Building on a Pounds 2m foundation

4th November 1994 at 00:00
Public appointments, payments to MPs and the role of quangos are under scrutiny. The TES examines the likely impact of the Nolan inquiry on the world of education. Among the institutions set up by the present Government to promote its radical education reforms is the Grant-Maintained Schools Foundation, which has already come under scrutiny for the way it operates and makes appointments.

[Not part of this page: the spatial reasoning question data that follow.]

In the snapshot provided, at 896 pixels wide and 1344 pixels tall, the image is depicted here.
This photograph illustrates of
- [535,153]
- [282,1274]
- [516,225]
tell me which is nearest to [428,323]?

The chairman of the foundation, a limited company that receives all its funding from the Department for Education, is Sir Robert Balchin. He is an influential Conservative and treasurer of the party's south-east region, and is also chairman of the Grant-Maintained Schools Centre, a private company that sells services to grant-maintained schools. (Sir Robert is also a member of the Funding Agency for Schools) The foundation was created earlier this year (it took on the name of a former charitable body) and its role is to provide information to schools about becoming grant-maintained. The job of chief officer was not advertised. The appointment went to Andrew Turner, a Conservative county councillor in Oxfordshire, who was transferred from the Grant-Maintained Schools Centre. He had formerly been employed by a trust set up to promote opting-out to schools.

The foundation said this week that eight staff work from the London office, excluding the chairman, and four in the regional offices. A further three regional offices will open in the North-east, Exeter and Swansea.

The foundation's press officer, Jenny Smith, said terms and conditions of employees were confidential. Although wholly funded by the DFE - a grant of Pounds 695,000 this year - it operates independently. It is not listed as a non-departmental government body and the conditions of its grant are set out in confidential memoranda.

Before its creation, the DFE was funding the Grant-Maintained Schools Centre. In 19934 the centre received Pounds 800,000. In total, it has had about Pounds 2 million, intended to enable the centre to provide services to grant-maintained schools. The National Audit Office does not audit the accounts, but it does have powers of investigation.

The foundation appoints its own directors. They include Sir Christopher Lawson, former director of marketing for the Tory party. Sir Robert is not paid by the centre. Directors can claim an attendance allowance of Pounds 55 a day.